**Aim of the task:** Reproduce the passage of the article on Anita Gardner's community work that opens with the words containing "A few years" and closes with "of its charm.", without any alteration.

Local Activist Literally Knocked Down Walls to Create a Safe Space

A group of participants at the Concerned Citizens Community Center.
By Gregory Burnett
On this particular afternoon, community activist Anita Gardner, was organizing her color palettes. Gardner, who grew up on Quebec Road in Cleveland’s Fairfax neighborhood, has enjoyed doing artwork since she was a child. She paints with watercolors as well as oils. She’s now teaching herself dirty pour painting. One would never guess that it’s her love of art that’s helping save her beloved Mt. Pleasant community.
Gardner, 68, got her first job in the valve division of TRW back in the 1970s. That was around the time when there appeared to be a surge in middle class African Americans, mostly due to the vast number of industry jobs that were available at the time such as, TRW, Ford Motors, GM, as well as the post office and RTA.
Those were the jobs that allowed many to flee areas that had been ravaged by the riots of the 1960s to middle-class black neighborhoods like Mount Pleasant, Lee-Harvard and East Cleveland.
Gardner was no different. She found her dream home on E. 113th St. off Union Ave. in Cleveland’s Mount Pleasant community and moved in around 1975.
“Everybody had a blue-collar job. It was upper middle class,” says Gardner. “Most worked for Ford, Chevy, Chrysler, TRW and Warner & Swasey. Everybody had a very good paying job. It was funny to walk out early in the morning to leave for work at 6 a.m. and see everybody’s car starting up, or people coming home from a third shift.”
A few years after moving into the Mt. Pleasant neighborhood, she was diagnosed with Chiari malformation. According to the Mayo Clinic, it’s a condition in which brain tissue extends into your spinal canal.
While she recuperated from her hospitalization for the disease, she began to realize that the once middle-class neighborhood she moved into more than 20 years ago had lost some of its charm.
“Neighbors started to pass away, jobs started leaving and the steel mills closed,” said Gardner. “Some were losing their jobs, and they were having to sell their homes. It didn’t help that the city of Cleveland was pouring money into downtown and not the neighborhoods at the time.”

After volunteering at a neighborhood school to teach art to students, she got involved with the Parent Teachers Association. Gardner heard disturbing stories from parents and grandparents about not having electricity, gas and phone service.
She started to envision a place where kids who needed a meal could get one, or where someone who may not have water could stop by and take a shower. There were enough abandoned buildings in the community that could be used for such a place, but most were owned by the Community Development Corporation (CDC).
“I took a trip down to the Cuyahoga Land Bank and demanded, loudly, for answers to why the (CDC) owns every building in the neighborhood,” she said.
After cutting through layers of bureaucratic red tape, she not only got a building, but two Cleveland councilmen gave $20,000 each. In addition, over $80,000 was raised by the Land Bank to help refurbish the building.

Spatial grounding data
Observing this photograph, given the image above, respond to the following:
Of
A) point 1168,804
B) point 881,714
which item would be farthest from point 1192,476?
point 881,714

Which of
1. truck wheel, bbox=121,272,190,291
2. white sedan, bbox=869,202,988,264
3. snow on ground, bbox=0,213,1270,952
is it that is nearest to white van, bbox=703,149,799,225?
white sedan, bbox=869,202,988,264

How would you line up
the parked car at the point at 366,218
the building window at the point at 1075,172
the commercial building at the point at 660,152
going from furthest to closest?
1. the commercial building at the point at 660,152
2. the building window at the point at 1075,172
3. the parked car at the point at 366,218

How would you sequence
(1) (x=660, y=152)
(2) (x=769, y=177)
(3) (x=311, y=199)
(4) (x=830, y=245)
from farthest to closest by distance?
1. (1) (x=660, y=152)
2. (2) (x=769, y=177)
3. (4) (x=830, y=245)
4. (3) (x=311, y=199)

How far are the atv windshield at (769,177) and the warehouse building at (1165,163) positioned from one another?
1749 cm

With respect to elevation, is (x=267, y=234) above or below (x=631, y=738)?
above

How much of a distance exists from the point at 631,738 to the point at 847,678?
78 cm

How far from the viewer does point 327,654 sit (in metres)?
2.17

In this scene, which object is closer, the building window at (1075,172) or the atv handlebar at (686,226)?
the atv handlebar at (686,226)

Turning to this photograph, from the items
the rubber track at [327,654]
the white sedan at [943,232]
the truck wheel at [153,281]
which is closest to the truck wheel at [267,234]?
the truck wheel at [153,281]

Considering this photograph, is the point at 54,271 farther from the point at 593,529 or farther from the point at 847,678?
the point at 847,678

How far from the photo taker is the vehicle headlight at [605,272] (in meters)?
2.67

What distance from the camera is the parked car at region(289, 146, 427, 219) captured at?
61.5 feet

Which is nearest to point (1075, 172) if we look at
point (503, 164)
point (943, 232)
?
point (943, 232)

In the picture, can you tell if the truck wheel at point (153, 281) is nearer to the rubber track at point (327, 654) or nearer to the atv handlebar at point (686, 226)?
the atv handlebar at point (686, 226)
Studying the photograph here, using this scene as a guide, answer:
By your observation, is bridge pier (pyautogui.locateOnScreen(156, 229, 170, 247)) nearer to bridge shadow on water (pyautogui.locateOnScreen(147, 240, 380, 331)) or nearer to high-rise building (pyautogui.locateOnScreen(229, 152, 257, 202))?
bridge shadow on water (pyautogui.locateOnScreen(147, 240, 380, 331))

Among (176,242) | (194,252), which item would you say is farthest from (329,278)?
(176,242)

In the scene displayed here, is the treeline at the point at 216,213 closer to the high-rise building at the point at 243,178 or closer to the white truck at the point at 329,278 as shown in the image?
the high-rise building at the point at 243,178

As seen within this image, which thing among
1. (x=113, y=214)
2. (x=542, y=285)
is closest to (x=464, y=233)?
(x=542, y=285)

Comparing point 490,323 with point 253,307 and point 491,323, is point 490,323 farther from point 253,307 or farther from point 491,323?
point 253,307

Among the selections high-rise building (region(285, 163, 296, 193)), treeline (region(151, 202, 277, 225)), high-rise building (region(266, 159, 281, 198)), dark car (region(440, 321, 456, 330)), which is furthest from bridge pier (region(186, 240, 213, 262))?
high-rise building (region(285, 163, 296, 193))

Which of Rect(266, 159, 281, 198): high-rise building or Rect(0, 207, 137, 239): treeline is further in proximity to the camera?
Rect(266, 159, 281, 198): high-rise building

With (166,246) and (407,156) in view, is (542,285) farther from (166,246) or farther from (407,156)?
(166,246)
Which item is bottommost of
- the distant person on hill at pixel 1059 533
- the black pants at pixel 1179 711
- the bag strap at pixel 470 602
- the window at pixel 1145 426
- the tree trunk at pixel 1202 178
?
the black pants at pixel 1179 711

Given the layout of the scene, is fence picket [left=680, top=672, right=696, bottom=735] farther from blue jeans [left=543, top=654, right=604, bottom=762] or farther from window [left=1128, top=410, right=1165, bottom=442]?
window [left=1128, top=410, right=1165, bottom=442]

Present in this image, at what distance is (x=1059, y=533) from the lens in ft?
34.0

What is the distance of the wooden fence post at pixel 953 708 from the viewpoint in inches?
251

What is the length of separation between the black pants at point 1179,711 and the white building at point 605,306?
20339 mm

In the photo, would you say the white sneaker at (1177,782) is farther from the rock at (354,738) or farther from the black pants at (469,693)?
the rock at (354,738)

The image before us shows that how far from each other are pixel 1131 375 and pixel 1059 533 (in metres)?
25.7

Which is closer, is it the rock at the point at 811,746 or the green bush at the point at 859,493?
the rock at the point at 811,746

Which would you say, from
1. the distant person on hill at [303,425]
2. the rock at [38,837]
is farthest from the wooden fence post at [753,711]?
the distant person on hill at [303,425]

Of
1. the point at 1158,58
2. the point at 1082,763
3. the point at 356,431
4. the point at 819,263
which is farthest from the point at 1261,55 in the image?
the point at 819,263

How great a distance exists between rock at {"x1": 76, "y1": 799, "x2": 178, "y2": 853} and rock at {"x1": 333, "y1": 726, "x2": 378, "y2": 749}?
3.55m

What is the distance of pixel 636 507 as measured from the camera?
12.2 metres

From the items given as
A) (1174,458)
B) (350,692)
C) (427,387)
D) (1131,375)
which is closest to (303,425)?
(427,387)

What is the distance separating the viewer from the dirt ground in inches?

**Answer to this problem:**
A few years after moving into the Mt. Pleasant neighborhood, she was diagnosed with Chiari malformation. According to the Mayo Clinic, it’s a condition in which brain tissue extends into your spinal canal.
While she recuperated from her hospitalization for the disease, she began to realize that the once middle-class neighborhood she moved into more than 20 years ago had lost some of its charm.